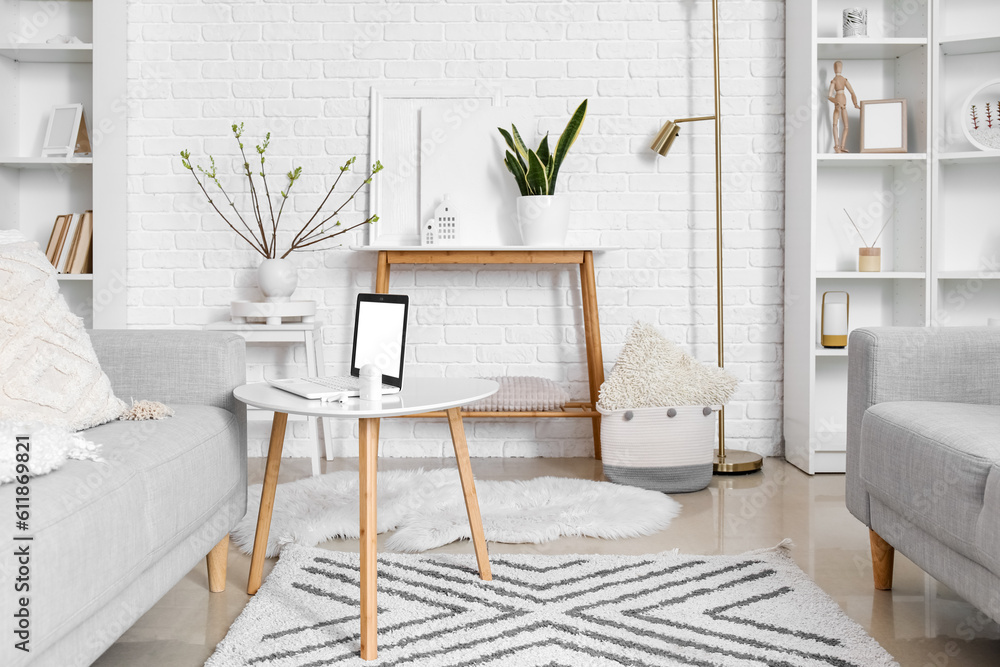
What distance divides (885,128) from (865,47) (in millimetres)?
319

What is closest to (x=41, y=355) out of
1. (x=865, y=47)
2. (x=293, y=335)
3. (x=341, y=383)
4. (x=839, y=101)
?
(x=341, y=383)

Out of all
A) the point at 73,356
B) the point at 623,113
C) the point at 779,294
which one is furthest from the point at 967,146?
the point at 73,356

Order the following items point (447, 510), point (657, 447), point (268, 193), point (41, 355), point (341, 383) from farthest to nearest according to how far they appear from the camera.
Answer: point (268, 193) < point (657, 447) < point (447, 510) < point (341, 383) < point (41, 355)

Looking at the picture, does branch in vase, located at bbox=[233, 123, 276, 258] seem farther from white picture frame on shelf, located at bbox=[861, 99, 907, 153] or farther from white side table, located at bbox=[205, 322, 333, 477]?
white picture frame on shelf, located at bbox=[861, 99, 907, 153]

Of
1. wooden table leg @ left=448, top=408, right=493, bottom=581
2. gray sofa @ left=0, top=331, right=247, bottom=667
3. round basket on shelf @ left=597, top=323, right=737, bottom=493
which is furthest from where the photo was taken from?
round basket on shelf @ left=597, top=323, right=737, bottom=493

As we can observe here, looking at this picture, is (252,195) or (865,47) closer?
(865,47)

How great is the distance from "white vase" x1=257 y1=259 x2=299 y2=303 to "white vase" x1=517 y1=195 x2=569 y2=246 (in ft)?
2.98

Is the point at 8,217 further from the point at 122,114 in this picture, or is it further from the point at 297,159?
the point at 297,159

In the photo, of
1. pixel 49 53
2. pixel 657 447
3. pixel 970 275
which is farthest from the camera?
pixel 49 53

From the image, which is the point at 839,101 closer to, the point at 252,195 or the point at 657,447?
the point at 657,447

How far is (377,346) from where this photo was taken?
1.75 metres

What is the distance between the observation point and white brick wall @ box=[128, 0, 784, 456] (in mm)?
3281

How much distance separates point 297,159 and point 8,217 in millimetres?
1179

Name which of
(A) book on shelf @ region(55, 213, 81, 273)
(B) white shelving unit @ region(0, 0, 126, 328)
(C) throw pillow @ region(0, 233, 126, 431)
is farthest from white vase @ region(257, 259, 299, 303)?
(C) throw pillow @ region(0, 233, 126, 431)
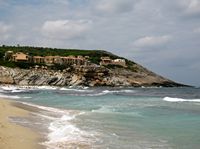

■ ■ ■ ■ ■

**Written task**
Pull out every line above that contains the word "furthest", copying each one in full.

**Final answer**
which one is furthest from the point at 967,146?
which is furthest from where the photo was taken from?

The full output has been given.